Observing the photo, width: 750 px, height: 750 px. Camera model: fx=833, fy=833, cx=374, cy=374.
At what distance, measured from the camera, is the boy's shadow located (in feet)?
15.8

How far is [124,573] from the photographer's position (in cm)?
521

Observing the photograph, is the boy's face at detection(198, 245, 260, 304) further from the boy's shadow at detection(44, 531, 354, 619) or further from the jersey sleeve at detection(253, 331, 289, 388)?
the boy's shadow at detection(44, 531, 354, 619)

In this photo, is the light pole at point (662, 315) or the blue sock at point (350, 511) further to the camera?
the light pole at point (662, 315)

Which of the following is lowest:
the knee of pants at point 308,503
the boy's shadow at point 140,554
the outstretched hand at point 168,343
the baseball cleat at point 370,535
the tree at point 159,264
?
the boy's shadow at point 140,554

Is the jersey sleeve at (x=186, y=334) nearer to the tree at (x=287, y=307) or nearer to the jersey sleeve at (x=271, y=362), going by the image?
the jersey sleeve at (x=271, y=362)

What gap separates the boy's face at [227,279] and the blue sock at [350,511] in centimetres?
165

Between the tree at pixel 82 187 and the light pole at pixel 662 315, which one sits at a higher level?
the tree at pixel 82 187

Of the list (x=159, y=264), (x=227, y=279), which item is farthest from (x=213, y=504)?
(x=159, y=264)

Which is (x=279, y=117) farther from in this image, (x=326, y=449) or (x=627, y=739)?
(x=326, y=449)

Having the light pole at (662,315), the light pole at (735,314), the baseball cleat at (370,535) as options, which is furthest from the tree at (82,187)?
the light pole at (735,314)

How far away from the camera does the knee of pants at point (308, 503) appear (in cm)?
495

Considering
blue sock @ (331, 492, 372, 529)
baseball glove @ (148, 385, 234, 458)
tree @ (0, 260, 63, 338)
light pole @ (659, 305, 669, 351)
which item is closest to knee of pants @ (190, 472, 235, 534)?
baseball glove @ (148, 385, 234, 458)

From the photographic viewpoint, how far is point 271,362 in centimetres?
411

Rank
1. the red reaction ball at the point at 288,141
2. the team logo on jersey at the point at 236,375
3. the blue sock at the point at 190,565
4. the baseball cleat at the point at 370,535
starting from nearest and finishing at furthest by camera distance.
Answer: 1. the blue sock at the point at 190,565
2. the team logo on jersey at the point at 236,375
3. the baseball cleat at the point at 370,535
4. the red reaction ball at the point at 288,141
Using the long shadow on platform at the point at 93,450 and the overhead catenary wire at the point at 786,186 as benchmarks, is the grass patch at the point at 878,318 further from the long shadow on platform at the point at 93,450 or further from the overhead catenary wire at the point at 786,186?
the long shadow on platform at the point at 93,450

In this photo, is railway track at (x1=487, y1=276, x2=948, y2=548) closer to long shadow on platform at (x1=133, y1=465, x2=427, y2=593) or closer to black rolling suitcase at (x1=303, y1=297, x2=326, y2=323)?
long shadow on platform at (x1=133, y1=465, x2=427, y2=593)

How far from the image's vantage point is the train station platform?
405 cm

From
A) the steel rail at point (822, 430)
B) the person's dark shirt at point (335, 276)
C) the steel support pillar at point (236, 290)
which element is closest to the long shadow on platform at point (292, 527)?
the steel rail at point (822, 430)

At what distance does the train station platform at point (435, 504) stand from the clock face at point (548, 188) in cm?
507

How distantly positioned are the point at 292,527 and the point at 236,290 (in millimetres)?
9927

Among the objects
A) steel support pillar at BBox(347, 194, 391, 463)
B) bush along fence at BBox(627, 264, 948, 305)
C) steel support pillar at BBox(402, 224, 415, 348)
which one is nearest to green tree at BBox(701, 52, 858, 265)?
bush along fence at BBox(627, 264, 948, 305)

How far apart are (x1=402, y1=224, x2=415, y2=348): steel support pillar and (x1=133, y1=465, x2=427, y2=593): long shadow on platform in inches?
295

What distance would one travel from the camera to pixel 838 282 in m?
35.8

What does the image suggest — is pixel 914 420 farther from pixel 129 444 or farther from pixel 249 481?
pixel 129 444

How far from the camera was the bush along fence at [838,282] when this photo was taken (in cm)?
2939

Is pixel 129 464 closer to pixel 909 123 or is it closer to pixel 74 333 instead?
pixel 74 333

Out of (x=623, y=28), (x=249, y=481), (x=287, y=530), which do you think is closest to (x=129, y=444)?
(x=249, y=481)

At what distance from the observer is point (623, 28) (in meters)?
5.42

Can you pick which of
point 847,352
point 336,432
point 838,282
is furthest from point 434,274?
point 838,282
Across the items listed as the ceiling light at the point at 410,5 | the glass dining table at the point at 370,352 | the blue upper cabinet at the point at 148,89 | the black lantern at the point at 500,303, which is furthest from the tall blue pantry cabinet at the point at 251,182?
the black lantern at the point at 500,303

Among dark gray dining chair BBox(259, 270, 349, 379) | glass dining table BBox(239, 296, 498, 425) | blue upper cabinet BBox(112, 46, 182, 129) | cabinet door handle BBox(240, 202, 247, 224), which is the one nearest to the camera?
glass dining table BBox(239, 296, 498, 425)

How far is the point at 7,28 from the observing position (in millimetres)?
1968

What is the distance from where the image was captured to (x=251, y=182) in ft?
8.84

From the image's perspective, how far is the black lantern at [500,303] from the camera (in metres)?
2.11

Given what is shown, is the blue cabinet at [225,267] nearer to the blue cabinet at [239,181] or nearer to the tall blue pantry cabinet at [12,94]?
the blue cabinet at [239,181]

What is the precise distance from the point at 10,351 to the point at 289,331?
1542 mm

..........

TO BE DONE —
Reproduce every item above word for word, with no changes.

RESPONSE TO THE EXERCISE —
Observing the photo, width: 750 px, height: 750 px. Camera model: fx=833, fy=833, cx=374, cy=374.
At what distance, measured from the camera, is the boy's shadow located (in feet)?
15.8

How far is [124,573] from the photographer's position (in cm)?
521

Observing the photograph, is the boy's face at detection(198, 245, 260, 304) further from the boy's shadow at detection(44, 531, 354, 619) or further from the jersey sleeve at detection(253, 331, 289, 388)?
the boy's shadow at detection(44, 531, 354, 619)

In this photo, is the light pole at point (662, 315) or the blue sock at point (350, 511) further to the camera?
the light pole at point (662, 315)

Which of the following is lowest:
the knee of pants at point 308,503
the boy's shadow at point 140,554
the outstretched hand at point 168,343
the baseball cleat at point 370,535
the tree at point 159,264
?
the boy's shadow at point 140,554

Is the jersey sleeve at (x=186, y=334) nearer to the tree at (x=287, y=307) or nearer to the jersey sleeve at (x=271, y=362), going by the image?
the jersey sleeve at (x=271, y=362)

What gap separates the boy's face at [227,279] and the blue sock at [350,511] in centimetres?
165

Between the tree at pixel 82 187 and the light pole at pixel 662 315, which one sits at a higher level?
the tree at pixel 82 187

Of the list (x=159, y=264), (x=227, y=279), which item is farthest from (x=213, y=504)?
(x=159, y=264)

Which is (x=279, y=117) farther from in this image, (x=326, y=449) or (x=627, y=739)?
(x=326, y=449)

Having the light pole at (662,315), the light pole at (735,314), the baseball cleat at (370,535) as options, which is furthest from the tree at (82,187)?
the light pole at (735,314)

How far away from the camera does the knee of pants at point (308, 503) appear (in cm)?
495

Considering
blue sock @ (331, 492, 372, 529)
baseball glove @ (148, 385, 234, 458)
tree @ (0, 260, 63, 338)
light pole @ (659, 305, 669, 351)
which item is closest to knee of pants @ (190, 472, 235, 534)?
baseball glove @ (148, 385, 234, 458)

From the photographic viewpoint, how far is point 271,362 in centimetres?
411

Rank
1. the red reaction ball at the point at 288,141
2. the team logo on jersey at the point at 236,375
3. the blue sock at the point at 190,565
4. the baseball cleat at the point at 370,535
starting from nearest and finishing at furthest by camera distance.
Answer: 1. the blue sock at the point at 190,565
2. the team logo on jersey at the point at 236,375
3. the baseball cleat at the point at 370,535
4. the red reaction ball at the point at 288,141
Using the long shadow on platform at the point at 93,450 and the overhead catenary wire at the point at 786,186 as benchmarks, is the grass patch at the point at 878,318 further from the long shadow on platform at the point at 93,450 or further from the overhead catenary wire at the point at 786,186?
the long shadow on platform at the point at 93,450

In this photo, is railway track at (x1=487, y1=276, x2=948, y2=548) closer to long shadow on platform at (x1=133, y1=465, x2=427, y2=593) or closer to black rolling suitcase at (x1=303, y1=297, x2=326, y2=323)?
long shadow on platform at (x1=133, y1=465, x2=427, y2=593)

How far from the image's vantage point is the train station platform?
405 cm

From
A) the steel rail at point (822, 430)
B) the person's dark shirt at point (335, 276)
C) the steel support pillar at point (236, 290)
which element is closest to the long shadow on platform at point (292, 527)?
the steel rail at point (822, 430)

At what distance does the train station platform at point (435, 504) stand from the clock face at point (548, 188) in cm?
507

How distantly positioned are the point at 292,527 and the point at 236,290 (in millimetres)?
9927

Among the objects
A) steel support pillar at BBox(347, 194, 391, 463)
B) bush along fence at BBox(627, 264, 948, 305)
C) steel support pillar at BBox(402, 224, 415, 348)
which one is nearest to green tree at BBox(701, 52, 858, 265)?
bush along fence at BBox(627, 264, 948, 305)

How far apart are (x1=402, y1=224, x2=415, y2=348): steel support pillar and (x1=133, y1=465, x2=427, y2=593): long shadow on platform in inches?
295

What distance would one travel from the camera to pixel 838 282 in m?
35.8

What does the image suggest — is pixel 914 420 farther from pixel 129 444 or farther from pixel 249 481?
pixel 129 444

How far from the camera was the bush along fence at [838,282] when this photo was taken (in cm)?
2939

Is pixel 129 464 closer to pixel 909 123 or is it closer to pixel 74 333 instead?
pixel 74 333

Out of (x=623, y=28), (x=249, y=481), (x=287, y=530), which do you think is closest to (x=129, y=444)?
(x=249, y=481)

At what distance from the observer is point (623, 28) (in meters)?
5.42

Can you pick which of
point 847,352
point 336,432
point 838,282
is furthest from point 434,274?
point 838,282
Across the items listed as the ceiling light at the point at 410,5 | the glass dining table at the point at 370,352 | the blue upper cabinet at the point at 148,89 | the black lantern at the point at 500,303, which is furthest from the tall blue pantry cabinet at the point at 251,182?
the black lantern at the point at 500,303

Among dark gray dining chair BBox(259, 270, 349, 379) | glass dining table BBox(239, 296, 498, 425) | blue upper cabinet BBox(112, 46, 182, 129) | cabinet door handle BBox(240, 202, 247, 224), which is the one nearest to the camera?
glass dining table BBox(239, 296, 498, 425)

How far is the point at 7,28 from the observing position (in millimetres)?
1968

What is the distance from where the image was captured to (x=251, y=182) in ft?
8.84

From the image's perspective, how far is the black lantern at [500,303] from the camera (in metres)?
2.11

Given what is shown, is the blue cabinet at [225,267] nearer to the blue cabinet at [239,181] or nearer to the tall blue pantry cabinet at [12,94]?
the blue cabinet at [239,181]

What is the precise distance from the point at 10,351 to the point at 289,331?
1542 mm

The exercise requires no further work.